Stored entries
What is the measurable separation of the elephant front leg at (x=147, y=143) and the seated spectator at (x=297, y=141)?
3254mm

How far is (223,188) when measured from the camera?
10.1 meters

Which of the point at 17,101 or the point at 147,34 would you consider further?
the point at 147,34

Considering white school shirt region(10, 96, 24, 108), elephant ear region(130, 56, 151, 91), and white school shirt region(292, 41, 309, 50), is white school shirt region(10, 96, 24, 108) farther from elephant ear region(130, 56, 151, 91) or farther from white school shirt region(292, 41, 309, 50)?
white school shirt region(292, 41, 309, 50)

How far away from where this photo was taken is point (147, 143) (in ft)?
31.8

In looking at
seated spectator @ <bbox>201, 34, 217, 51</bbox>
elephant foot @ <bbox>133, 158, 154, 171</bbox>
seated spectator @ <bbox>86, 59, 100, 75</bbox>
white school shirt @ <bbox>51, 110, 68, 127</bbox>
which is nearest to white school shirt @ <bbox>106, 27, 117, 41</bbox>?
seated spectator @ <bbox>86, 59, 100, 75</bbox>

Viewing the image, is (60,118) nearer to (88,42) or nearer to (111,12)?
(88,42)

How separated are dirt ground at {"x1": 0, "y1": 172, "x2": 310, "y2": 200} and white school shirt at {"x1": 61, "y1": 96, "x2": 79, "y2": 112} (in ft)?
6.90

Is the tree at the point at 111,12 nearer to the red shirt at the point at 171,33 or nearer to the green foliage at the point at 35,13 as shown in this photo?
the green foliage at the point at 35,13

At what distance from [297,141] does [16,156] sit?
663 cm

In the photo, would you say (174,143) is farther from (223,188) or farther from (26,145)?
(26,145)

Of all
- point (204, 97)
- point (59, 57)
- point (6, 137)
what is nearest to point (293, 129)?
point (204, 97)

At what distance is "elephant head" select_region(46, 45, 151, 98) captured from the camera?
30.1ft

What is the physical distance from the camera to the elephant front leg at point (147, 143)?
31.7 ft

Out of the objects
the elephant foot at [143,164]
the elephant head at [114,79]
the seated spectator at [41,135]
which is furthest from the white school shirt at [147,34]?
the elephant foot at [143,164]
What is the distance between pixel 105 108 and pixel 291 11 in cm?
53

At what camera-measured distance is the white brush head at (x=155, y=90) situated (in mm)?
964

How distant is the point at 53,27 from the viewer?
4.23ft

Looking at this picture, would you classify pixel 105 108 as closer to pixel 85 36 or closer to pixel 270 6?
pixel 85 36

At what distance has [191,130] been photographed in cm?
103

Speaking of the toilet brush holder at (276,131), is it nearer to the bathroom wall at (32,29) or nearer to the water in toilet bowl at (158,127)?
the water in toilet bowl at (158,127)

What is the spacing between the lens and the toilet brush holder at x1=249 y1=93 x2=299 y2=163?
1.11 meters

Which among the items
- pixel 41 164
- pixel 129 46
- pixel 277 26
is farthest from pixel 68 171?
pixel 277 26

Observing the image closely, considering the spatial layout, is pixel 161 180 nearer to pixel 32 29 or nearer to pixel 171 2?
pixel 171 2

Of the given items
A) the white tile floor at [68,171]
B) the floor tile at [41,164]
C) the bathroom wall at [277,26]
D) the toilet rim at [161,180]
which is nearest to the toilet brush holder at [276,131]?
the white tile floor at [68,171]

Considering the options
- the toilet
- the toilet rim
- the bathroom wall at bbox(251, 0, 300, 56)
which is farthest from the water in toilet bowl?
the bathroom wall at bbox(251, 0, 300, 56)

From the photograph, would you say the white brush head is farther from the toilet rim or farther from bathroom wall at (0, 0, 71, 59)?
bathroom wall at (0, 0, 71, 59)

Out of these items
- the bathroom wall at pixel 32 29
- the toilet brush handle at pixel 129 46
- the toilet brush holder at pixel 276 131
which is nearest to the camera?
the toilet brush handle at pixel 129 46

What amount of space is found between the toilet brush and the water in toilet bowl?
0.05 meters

__Direction__. Type out the material again exactly as presented.

__Task response__.
What is the measurable separation of the elephant front leg at (x=147, y=143) and the seated spectator at (x=297, y=141)?
3254mm

How far is (223,188) when measured from the camera?
10.1 meters

Which of the point at 17,101 or the point at 147,34 would you consider further?
the point at 147,34

Considering white school shirt region(10, 96, 24, 108), elephant ear region(130, 56, 151, 91), and white school shirt region(292, 41, 309, 50), is white school shirt region(10, 96, 24, 108) farther from elephant ear region(130, 56, 151, 91) or farther from white school shirt region(292, 41, 309, 50)?
white school shirt region(292, 41, 309, 50)

How far away from where this photo was taken is point (147, 143) (in ft)?
31.8

In looking at
seated spectator @ <bbox>201, 34, 217, 51</bbox>
elephant foot @ <bbox>133, 158, 154, 171</bbox>
seated spectator @ <bbox>86, 59, 100, 75</bbox>
white school shirt @ <bbox>51, 110, 68, 127</bbox>
which is nearest to white school shirt @ <bbox>106, 27, 117, 41</bbox>?
seated spectator @ <bbox>86, 59, 100, 75</bbox>

Viewing the image, is (60,118) nearer to (88,42) or nearer to (111,12)?
(88,42)

How separated are dirt ground at {"x1": 0, "y1": 172, "x2": 310, "y2": 200} and white school shirt at {"x1": 61, "y1": 96, "x2": 79, "y2": 112} (in ft)?
6.90

Is the tree at the point at 111,12 nearer to the red shirt at the point at 171,33 or nearer to the green foliage at the point at 35,13 as shown in this photo?
the green foliage at the point at 35,13

At what distance from [297,141] does [16,156] sit?
663 cm

In the photo, would you say (174,143) is farther from (223,188) or farther from (26,145)?
(26,145)

Of all
- point (204, 97)
- point (59, 57)
- point (6, 137)
what is nearest to point (293, 129)?
point (204, 97)

At what distance is "elephant head" select_region(46, 45, 151, 98) captured from the camera?
30.1ft

What is the physical distance from the camera to the elephant front leg at point (147, 143)?
31.7 ft

Out of the objects
the elephant foot at [143,164]
the elephant head at [114,79]
the seated spectator at [41,135]
which is furthest from the white school shirt at [147,34]?
the elephant foot at [143,164]
What is the distance between pixel 105 108 and pixel 291 11 in cm?
53

At what camera-measured distance is the white brush head at (x=155, y=90) situated (in mm)?
964

How distant is the point at 53,27 from the viewer?
4.23ft

Looking at this picture, would you classify pixel 105 108 as closer to pixel 85 36 or closer to pixel 270 6?
pixel 85 36

At what distance has [191,130] been photographed in cm?
103

Speaking of the toilet brush holder at (276,131), is it nearer to the bathroom wall at (32,29) or nearer to the water in toilet bowl at (158,127)?
the water in toilet bowl at (158,127)

What is the spacing between the lens and the toilet brush holder at x1=249 y1=93 x2=299 y2=163?
1.11 meters

Which among the items
- pixel 41 164
- pixel 129 46
- pixel 277 26
is farthest from pixel 68 171?
pixel 277 26

Observing the image closely, considering the spatial layout, is pixel 161 180 nearer to pixel 32 29 or nearer to pixel 171 2?
pixel 171 2

Of the given items
A) the white tile floor at [68,171]
B) the floor tile at [41,164]
C) the bathroom wall at [277,26]
D) the toilet rim at [161,180]
which is nearest to the toilet brush holder at [276,131]?
the white tile floor at [68,171]

Considering the options
- the toilet
- the toilet rim
- the bathroom wall at bbox(251, 0, 300, 56)
which is farthest from the water in toilet bowl?
the bathroom wall at bbox(251, 0, 300, 56)

From the photograph, would you say the white brush head is farther from the toilet rim or farther from bathroom wall at (0, 0, 71, 59)?
bathroom wall at (0, 0, 71, 59)

Out of these items
- the bathroom wall at pixel 32 29
- the toilet brush handle at pixel 129 46
- the toilet brush holder at pixel 276 131
which is nearest to the camera?
the toilet brush handle at pixel 129 46

What amount of space is found between the toilet brush and the water in toilet bowl?
0.05 meters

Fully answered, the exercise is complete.